• **DESCRIPTION OF THE TASK**:
Decide whether each statement agrees with the comment below. Answer yes or no for each and quote the deciding words: (a) The writer rates their personal feelings a 6. (b) The writer currently has a boss. (c) The writer thinks their last two bosses would rate about a 7.

I really like how you've framed this Josh.

(1) My personal feelings are a 6. The main question of doubt I have is whether or not corporations can do this authentically. If they try to control it they are doomed. So, your last line above in #5 is critical. Can they do it with respect. But, I am an idealist and see the potential of companies getting behind this to improve talent attraction, engagement and how innovation is reimagined.

(2) I don't currently have a boss - YEAH, but if I think about my last two they would probably be about a 4 with the main questions being the pace of change and how long it would take the corporation to get "comfortable" with an open environment. Also, in a public company there would be an assumption of risk - although I wonder if they realize there is actually more risk in not being open because the groundswell will move along without them.

• **DATASET ENTRIES**:
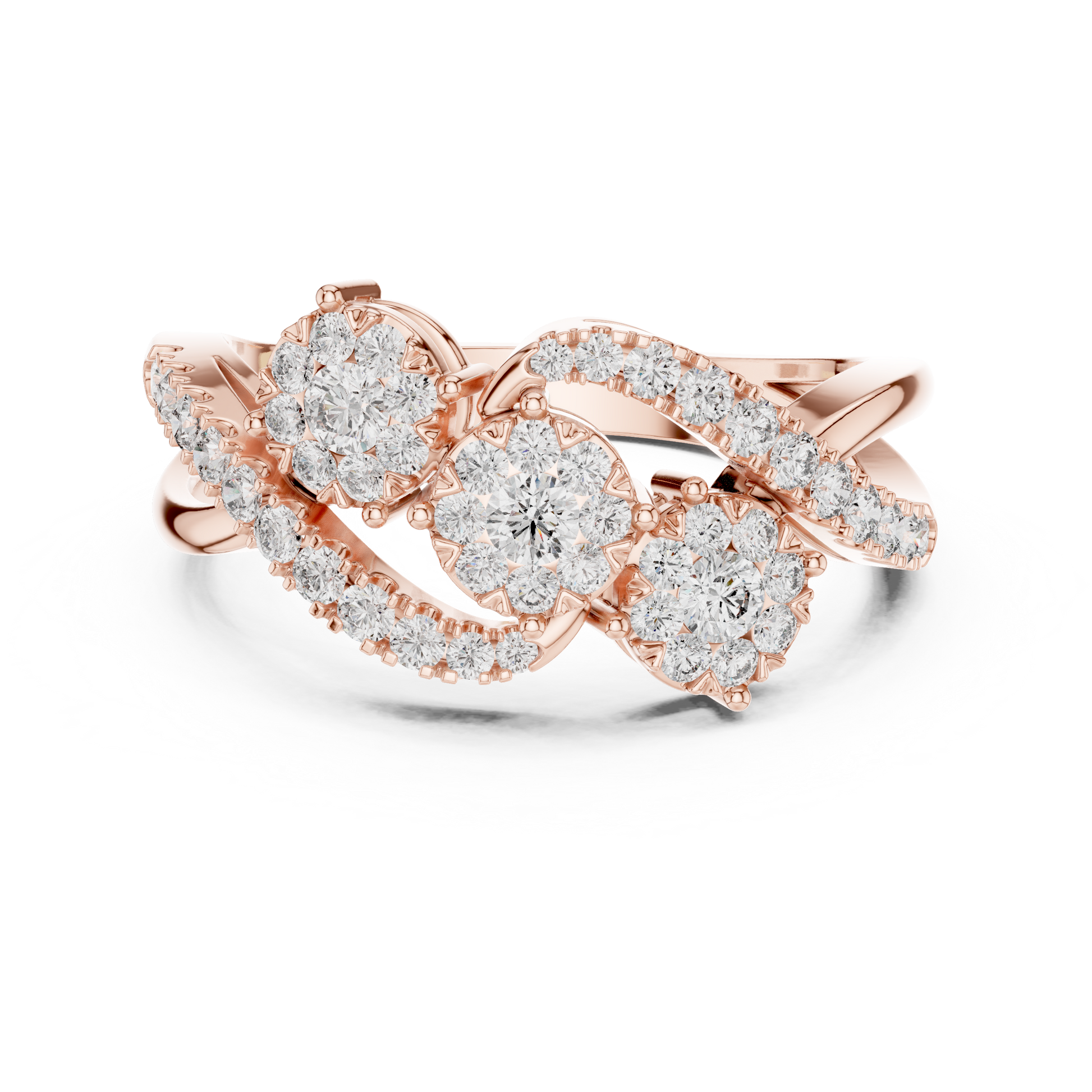Round Halo Lab Grown Diamond Ring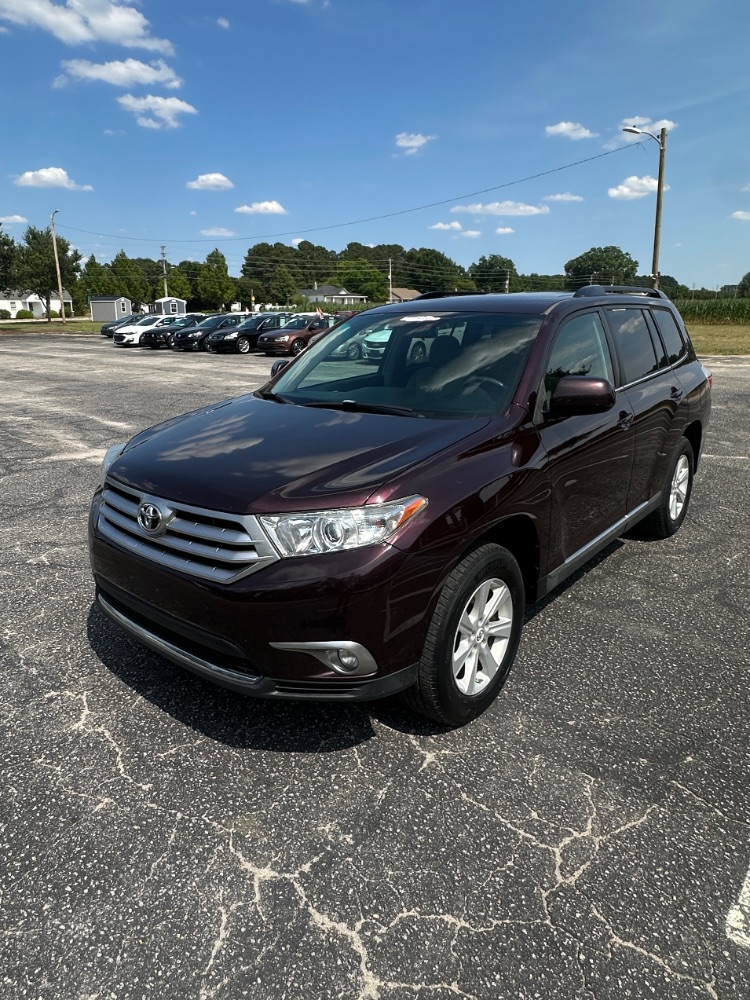2012 Toyota Highlander Base V6 | SE V6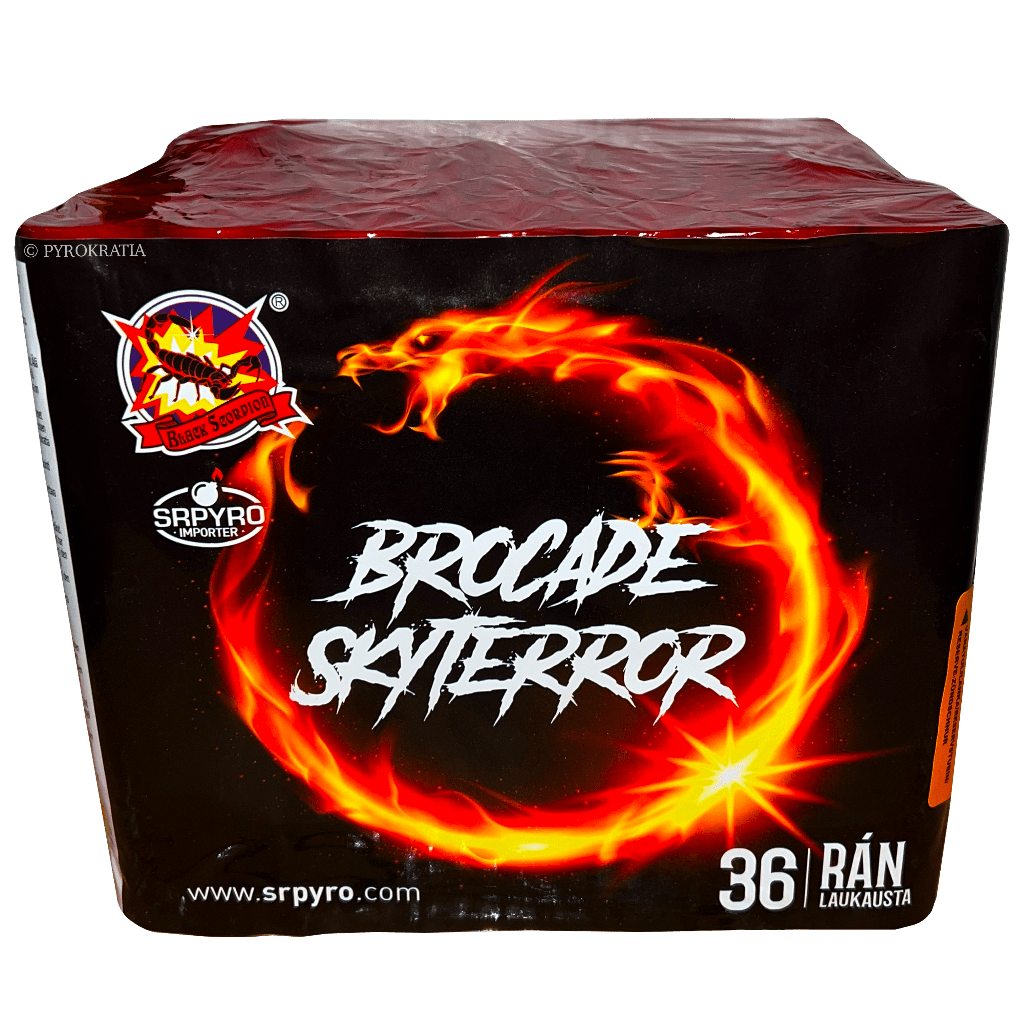 Brocade Skyterror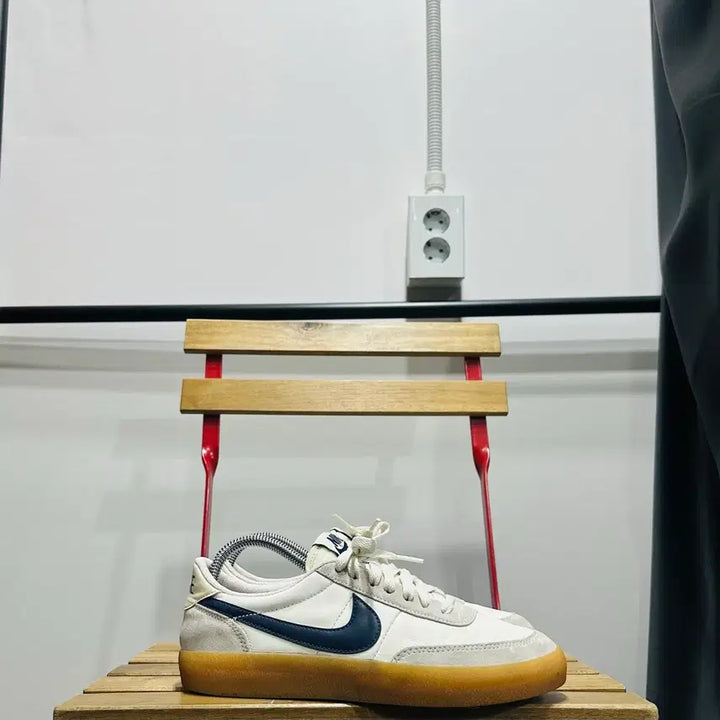 [BUNJANG] Nike Killshot OG "White Navy" Unisex Sneakers / 250) 나이키 운동화 남녀공용 신발 킬샷 OG 화이트 네이비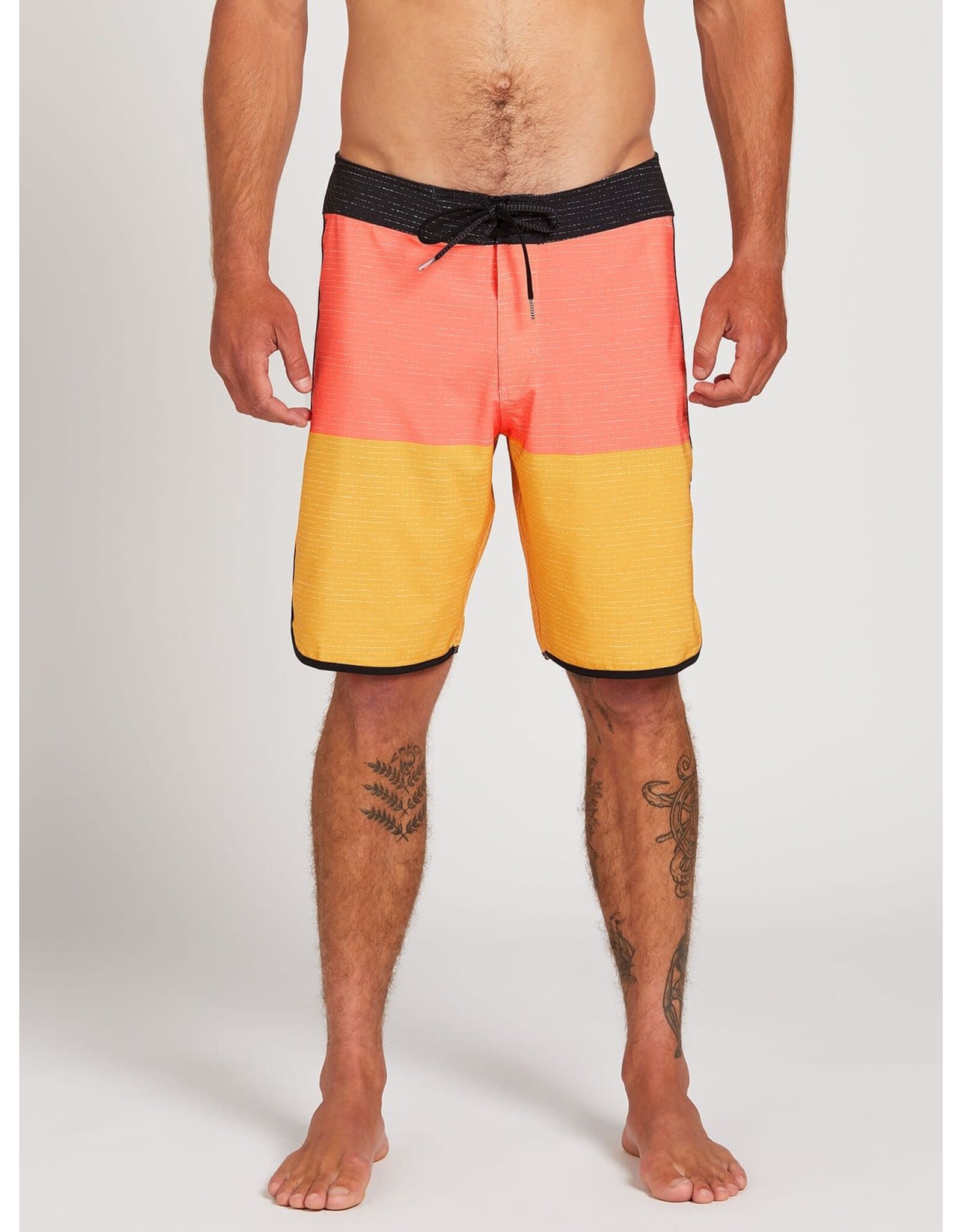 Volcom Lido Heather Scallop Mod Boardshort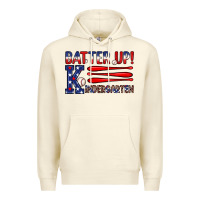 Sandshell patriotic baseball kindergarten theme Premium Hoodie - JahusDesignShop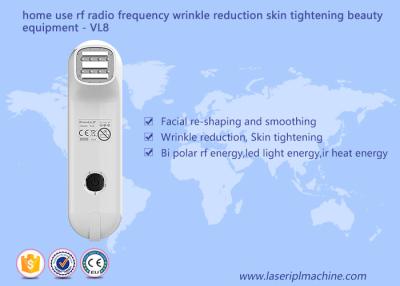 China Home Use RF Radio Frequency Wrinkle Reduction Skin Tightening Beauty Equipment for sale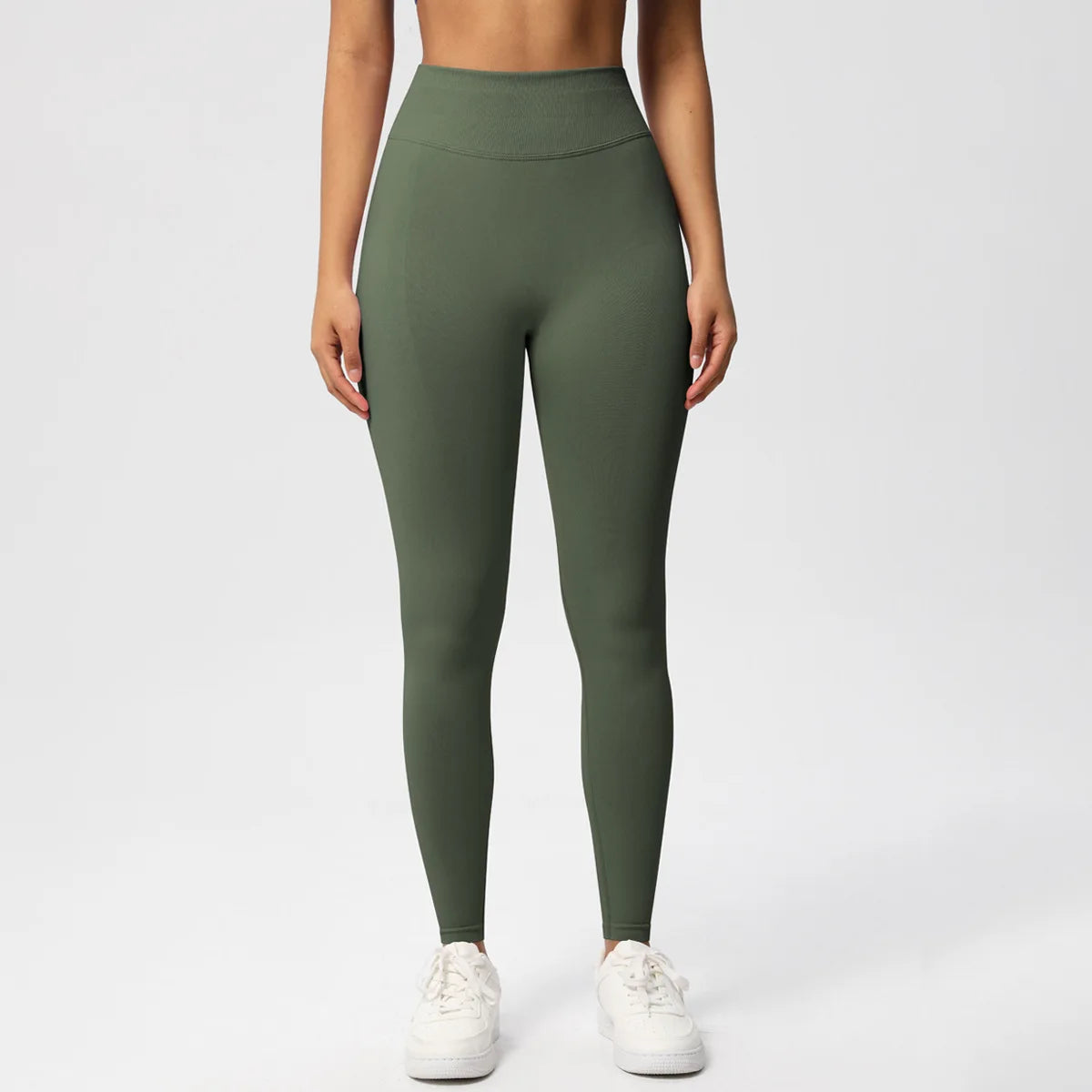 Women's High Waist Butt Lifting Seamless Fitness Pants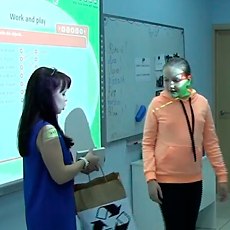Открытый урок на примере УМК Hot Spot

• **OUTPUT FOR THIS EXERCISE**:
(a) Yes: "My personal feelings are a 6."
(b) No: "I don't currently have a boss"
(c) No: "they would probably be about a 4"